Text passage –
****************

Wilh. Steinberg
- Company type: Private
- Industry: Musical instruments
- Founded: 1877; 149 years ago
- Headquarters: Eisenberg, Germany
- Products: Pianos
- Owner: Parsons Music Group
- Website: wilhsteinberg.de

= Wilh. Steinberg =

Piano manufacturer

Wilh. Steinberg is a brand name owned and used by the company Thüringer Pianoforte GmbH, a piano manufacturer in Eisenberg, Germany. The name is often used synonymously for the company itself.

The company was founded by the Geyer family in 1877 in Eisenberg, Germany. After the reunification of Germany the company merged with several other East German piano companies. In 2013, Wilh. Steinberg was bought by Parsons Music Group, a company based in Hong Kong.

With Parsons investment, Wilh. Steinberg was able to develop and expand their range of pianos.

****************

Data section –
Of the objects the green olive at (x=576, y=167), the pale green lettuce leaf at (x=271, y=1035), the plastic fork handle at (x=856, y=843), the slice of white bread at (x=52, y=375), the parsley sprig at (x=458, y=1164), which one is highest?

****************

What is being asked –
Rewrite the piano manufacturer passage from the words containing "Wilh. Steinberg is" through "the company itself.", swapping "brand name" for "trademark". Nothing in the listing matters here.

Exercise answer –
Wilh. Steinberg is a trademark owned and used by the company Thüringer Pianoforte GmbH, a piano manufacturer in Eisenberg, Germany. The name is often used synonymously for the company itself.